Magel’s Daughter

| November 20, 2014


Magel's Daughter


“Everyone in the Olina family, living and dead, knows that Magel keeps human body parts in her freezer.”

From the beginning of the novel, the provocative story defies the Minnesota-nice stereotype while inhabiting the territory of Fargo, the movie and mini-series, in all its darkly humorous glory. Magel’s Daughter highlights the deadly manipulation of matriarchal power within a Norwegian family in northern Minnesota, a chilly world of hallucination, incest, and severed heads. It is wickedly funny with a touch of magical realism.

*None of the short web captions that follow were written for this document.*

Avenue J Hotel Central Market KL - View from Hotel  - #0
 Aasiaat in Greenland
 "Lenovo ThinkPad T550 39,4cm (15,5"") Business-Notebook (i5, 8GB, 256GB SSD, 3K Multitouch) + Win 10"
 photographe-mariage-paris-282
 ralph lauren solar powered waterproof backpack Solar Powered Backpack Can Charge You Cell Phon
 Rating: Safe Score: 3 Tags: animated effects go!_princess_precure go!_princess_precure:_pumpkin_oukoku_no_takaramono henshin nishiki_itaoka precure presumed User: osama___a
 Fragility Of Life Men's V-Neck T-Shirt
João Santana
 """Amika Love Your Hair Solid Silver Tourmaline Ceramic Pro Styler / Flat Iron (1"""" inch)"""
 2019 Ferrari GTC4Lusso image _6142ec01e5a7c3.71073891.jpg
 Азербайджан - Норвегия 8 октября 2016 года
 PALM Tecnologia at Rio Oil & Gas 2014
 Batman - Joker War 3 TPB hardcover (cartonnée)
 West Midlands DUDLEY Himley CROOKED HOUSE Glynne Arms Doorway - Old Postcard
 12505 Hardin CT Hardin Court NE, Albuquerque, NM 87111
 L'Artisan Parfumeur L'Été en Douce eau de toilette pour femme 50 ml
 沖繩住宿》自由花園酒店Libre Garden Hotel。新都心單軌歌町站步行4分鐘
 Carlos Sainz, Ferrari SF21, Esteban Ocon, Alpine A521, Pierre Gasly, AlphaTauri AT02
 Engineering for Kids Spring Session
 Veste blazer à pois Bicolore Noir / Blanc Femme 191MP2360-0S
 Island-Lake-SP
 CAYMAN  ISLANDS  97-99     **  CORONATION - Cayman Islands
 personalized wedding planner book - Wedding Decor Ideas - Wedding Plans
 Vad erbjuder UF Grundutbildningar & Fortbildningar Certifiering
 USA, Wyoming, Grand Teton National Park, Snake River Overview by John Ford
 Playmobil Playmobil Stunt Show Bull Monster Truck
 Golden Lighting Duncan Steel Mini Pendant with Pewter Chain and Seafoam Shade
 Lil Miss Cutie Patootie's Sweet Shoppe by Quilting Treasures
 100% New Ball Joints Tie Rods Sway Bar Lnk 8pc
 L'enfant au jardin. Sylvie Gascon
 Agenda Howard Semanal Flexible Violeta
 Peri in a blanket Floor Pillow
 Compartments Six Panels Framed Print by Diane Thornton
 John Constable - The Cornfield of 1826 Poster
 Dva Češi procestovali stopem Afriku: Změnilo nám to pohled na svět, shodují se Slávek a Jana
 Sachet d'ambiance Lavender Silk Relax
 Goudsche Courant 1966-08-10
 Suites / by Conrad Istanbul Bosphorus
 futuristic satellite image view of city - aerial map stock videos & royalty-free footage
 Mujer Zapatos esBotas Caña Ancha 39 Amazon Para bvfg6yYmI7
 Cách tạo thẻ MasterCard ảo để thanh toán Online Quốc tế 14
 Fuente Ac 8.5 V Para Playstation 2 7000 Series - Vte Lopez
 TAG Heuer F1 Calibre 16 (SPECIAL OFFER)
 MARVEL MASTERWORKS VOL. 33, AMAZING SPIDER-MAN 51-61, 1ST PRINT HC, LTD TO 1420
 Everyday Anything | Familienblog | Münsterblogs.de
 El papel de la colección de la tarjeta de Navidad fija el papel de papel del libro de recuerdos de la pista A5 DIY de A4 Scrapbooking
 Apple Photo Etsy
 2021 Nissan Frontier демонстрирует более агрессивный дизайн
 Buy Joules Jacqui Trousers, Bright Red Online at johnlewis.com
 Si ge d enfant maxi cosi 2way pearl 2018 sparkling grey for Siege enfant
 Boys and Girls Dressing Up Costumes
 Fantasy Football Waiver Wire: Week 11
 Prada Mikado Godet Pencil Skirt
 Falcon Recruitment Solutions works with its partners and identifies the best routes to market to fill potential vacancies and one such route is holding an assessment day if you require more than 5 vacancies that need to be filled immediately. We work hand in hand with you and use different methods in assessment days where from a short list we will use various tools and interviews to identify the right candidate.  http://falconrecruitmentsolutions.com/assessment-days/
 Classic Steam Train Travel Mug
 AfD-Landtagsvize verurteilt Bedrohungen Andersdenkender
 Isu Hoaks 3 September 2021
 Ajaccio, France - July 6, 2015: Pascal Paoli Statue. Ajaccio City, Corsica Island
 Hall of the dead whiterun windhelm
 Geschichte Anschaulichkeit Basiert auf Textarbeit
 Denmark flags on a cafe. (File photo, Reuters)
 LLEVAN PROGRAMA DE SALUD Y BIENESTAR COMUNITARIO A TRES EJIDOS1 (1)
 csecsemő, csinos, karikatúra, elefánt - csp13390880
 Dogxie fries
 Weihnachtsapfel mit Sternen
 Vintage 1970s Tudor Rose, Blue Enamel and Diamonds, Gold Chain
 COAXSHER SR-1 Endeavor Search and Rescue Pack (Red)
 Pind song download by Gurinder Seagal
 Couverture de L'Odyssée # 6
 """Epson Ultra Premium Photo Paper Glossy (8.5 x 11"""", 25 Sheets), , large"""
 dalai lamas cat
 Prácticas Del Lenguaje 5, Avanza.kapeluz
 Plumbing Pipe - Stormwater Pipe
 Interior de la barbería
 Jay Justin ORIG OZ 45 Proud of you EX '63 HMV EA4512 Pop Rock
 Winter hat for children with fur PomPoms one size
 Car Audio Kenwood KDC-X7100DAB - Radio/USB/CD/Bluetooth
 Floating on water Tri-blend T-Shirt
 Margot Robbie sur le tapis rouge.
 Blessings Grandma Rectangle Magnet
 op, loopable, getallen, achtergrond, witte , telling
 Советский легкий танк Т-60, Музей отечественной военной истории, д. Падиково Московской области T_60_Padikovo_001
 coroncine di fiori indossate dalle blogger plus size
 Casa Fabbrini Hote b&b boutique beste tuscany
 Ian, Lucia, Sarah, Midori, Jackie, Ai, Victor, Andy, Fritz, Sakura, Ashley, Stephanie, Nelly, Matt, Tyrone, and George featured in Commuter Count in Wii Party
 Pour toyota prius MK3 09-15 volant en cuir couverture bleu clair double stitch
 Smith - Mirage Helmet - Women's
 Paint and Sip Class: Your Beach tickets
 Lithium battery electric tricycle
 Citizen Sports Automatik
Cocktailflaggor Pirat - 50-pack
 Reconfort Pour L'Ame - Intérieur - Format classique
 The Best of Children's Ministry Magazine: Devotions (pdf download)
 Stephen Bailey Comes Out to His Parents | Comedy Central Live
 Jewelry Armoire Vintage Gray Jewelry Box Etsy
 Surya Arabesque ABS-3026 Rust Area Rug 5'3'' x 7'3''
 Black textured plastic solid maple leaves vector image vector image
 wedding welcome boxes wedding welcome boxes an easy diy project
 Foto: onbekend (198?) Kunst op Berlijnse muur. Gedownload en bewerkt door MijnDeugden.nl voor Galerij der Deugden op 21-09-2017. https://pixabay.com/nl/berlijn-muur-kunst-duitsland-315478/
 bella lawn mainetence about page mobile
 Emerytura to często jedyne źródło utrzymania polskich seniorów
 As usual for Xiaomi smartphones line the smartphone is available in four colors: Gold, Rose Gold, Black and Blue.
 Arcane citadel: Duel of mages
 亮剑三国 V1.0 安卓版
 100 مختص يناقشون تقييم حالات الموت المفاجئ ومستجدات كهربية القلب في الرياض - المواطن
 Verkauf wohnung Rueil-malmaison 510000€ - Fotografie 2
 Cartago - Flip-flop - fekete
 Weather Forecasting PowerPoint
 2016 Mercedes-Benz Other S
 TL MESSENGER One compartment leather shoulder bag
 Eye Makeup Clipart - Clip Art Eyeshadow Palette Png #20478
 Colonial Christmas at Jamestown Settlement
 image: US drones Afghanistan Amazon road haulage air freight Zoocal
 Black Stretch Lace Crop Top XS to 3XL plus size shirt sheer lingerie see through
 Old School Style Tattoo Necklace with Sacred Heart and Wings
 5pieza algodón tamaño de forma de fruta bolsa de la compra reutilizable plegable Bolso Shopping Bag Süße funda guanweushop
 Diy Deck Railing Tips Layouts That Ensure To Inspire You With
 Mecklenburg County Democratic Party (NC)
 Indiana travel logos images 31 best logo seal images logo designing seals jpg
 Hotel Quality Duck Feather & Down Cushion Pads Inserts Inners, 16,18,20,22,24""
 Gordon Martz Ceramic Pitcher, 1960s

On the surface, it is an episodic blitz through the last days of Karin Brix’s sanity. By the end, Karin has lost it, and it’s all her mother’s fault. Magel is a classic femme fatale who has grown old and spoiled everyone’s lives just like her mother, and her mother’s mother. Magel is the reigning matriarch, and Karin is on her way to becoming just like her, though struggling to reclaim herself as an artist after years of raising two sons in an unsatisfying marriage. Karin is assisted in her endeavors by lively hallucinations of her ancestors. And during Karin’s struggles, her father’s glass eye weaves through her imagination as the only sound counsel amid the chaos.

This is a work of unbridled inventiveness and rare insight that takes the reader on an unexpected joy ride through uncharted waters. Buckle up! And prepare to be astonished.